Artist Rendering. Image: Northrop Grumman

 

The US Space Force has awarded Northrop Grumman a $341 million contract to develop a Deep Space Advanced Radar Capability (DARC) for the Space Domain Awareness (SDA) mission.

The DARC program will develop, test, and field more powerful all-weather ground-based radar to monitor the “highly dynamic and rapidly evolving geosynchronous orbital environment critical to national and global security,” Northrop Grumman vice president of integrated national systems, Pablo Pezzimenti said.

Two More Radars

The contract covers the first leg of the three-phase system that will be placed somewhere in the Indo-Pacific region by 2025. The rest of the DARC sites will be selected in due course as part of the SDA mission.

The SDA replaced the older term Space Situational Awareness in 2019 as the force acquired a better understanding of the growing military importance of the space domain.

Space Domain Awareness

In its previous role, the mission’s mandate was restricted to “detecting, tracking, and identifying all artificial objects in Earth orbit.”

The SDA broadened its scope to “identification, characterization, and understanding of any factor, passive or active, associated with the space domain that could affect space operations and thereby impact the security, safety, economy or environment of our nation,” Space News quoted Air Force Space Command Maj. Gen. John Shaw as writing in an Oct. 4 memo.

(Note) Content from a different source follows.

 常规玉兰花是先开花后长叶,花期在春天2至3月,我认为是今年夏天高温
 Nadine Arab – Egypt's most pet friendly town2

Director of staff at US Space Force headquarters, Lt. Gen. Nina Armagno, further explained the need for an upgraded mission last year, saying that the force’s current space tracking capacity was five decades old.

“From a military perspective, there’s a need to understand more deeply the space domain, understand basically who is doing what to whom, and why.”

“We need space domain awareness,” she said. “For years, the domain has been simply recognized as an exercise in cataloging the objects that we can see. And we’ve been using the space track catalog since the 1960s and 70s.”